A Eragon ese nombre le resultaba familiar.
—Cuando Roran y yo rescatamos a Katrina, oímos que los sacerdotes de Helgrind hablaban de un libro de Tosk.
Wyrden asintió con la cabeza.
—Es el libro fundacional de su fe. Tosk no fue el primero en ofrecer sus plegarias a Helgrind, pero sí fue el primero en codificar sus creencias y sus prácticas, y muchos otros lo imitaron a partir de entonces. Quienes veneran a Helgrind lo ven como un profeta de la divinidad. Y esta —el elfo abrió los brazos en alto, abarcando todo el texto grabado en la roca— es la historia de Tosk, desde su nacimiento hasta su muerte: la historia real, la que sus discípulos no contaron a nadie fuera de su secta.
—Podríamos aprender mucho de esto —dijo Angela, sin apartar los ojos del techo—. Si tuviéramos tiempo…
Eragon se sorprendió al verla tan maravillada.
—Un momento, pero leed deprisa —interrumpió Arya, vigilando los siete pasillos.
Mientras Angela y Wyrden descifraban las runas con atenta avidez, la elfa se acercó a uno de los arcos, y allí, en voz muy baja, empezó a entonar un conjuro para encontrar y localizar. Cuando terminó, esperó un momento con la cabeza ladeada. Luego se fue al siguiente arco.

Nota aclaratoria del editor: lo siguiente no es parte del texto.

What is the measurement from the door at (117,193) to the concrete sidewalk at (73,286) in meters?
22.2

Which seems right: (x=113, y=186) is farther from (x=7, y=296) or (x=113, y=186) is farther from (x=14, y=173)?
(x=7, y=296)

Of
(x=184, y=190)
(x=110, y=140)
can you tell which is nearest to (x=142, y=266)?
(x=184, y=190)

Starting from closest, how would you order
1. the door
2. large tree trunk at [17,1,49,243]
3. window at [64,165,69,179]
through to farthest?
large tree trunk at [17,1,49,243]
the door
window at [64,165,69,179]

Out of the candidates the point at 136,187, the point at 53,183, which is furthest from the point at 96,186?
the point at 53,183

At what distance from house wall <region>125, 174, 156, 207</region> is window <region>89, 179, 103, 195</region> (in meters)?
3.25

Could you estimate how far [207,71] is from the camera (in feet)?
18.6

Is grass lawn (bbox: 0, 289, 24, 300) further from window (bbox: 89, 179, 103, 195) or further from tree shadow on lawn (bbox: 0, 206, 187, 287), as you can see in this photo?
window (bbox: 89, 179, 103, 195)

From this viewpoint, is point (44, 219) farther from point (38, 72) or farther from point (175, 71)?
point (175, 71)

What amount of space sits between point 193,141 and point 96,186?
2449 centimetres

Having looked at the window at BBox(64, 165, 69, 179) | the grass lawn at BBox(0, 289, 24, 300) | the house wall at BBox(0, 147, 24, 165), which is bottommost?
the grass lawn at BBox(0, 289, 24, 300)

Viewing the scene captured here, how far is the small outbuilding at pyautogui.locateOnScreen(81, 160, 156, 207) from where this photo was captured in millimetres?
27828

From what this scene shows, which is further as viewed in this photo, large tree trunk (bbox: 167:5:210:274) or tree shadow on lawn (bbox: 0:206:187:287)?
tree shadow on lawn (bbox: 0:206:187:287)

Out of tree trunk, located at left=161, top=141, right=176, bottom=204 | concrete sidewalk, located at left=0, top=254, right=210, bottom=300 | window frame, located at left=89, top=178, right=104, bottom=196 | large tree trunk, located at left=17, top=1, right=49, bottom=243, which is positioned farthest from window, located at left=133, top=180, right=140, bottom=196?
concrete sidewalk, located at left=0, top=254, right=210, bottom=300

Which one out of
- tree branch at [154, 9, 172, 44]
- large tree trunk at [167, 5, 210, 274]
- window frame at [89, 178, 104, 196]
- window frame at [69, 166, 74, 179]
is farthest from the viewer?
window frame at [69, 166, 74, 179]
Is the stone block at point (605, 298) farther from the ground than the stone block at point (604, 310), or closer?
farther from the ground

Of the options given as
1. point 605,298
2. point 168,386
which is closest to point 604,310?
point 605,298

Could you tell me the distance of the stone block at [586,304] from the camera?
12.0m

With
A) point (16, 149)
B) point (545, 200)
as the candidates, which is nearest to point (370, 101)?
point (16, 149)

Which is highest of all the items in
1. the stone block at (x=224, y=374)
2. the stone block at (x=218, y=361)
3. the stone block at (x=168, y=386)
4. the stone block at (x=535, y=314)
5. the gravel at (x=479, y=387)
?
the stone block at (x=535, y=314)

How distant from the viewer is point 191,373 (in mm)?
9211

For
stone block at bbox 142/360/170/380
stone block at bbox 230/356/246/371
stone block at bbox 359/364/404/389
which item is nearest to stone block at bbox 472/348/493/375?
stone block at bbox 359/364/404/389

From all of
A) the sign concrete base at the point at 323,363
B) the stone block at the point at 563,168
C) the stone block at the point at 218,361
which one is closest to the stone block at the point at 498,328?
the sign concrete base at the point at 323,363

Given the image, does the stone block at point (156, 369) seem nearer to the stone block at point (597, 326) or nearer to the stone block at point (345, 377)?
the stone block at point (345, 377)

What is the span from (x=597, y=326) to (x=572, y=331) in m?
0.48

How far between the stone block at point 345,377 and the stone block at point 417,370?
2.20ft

Eragon se quedó mirando las runas unos momentos y luego regresó al pasillo por el que habían llegado. Se apoyó en la pared y se puso a esperar notando el frío de la piedra en la espalda.
Arya se detuvo delante del cuarto arco. La melodía de su canto se elevaba y descendía como una suave brisa. De nuevo, nada.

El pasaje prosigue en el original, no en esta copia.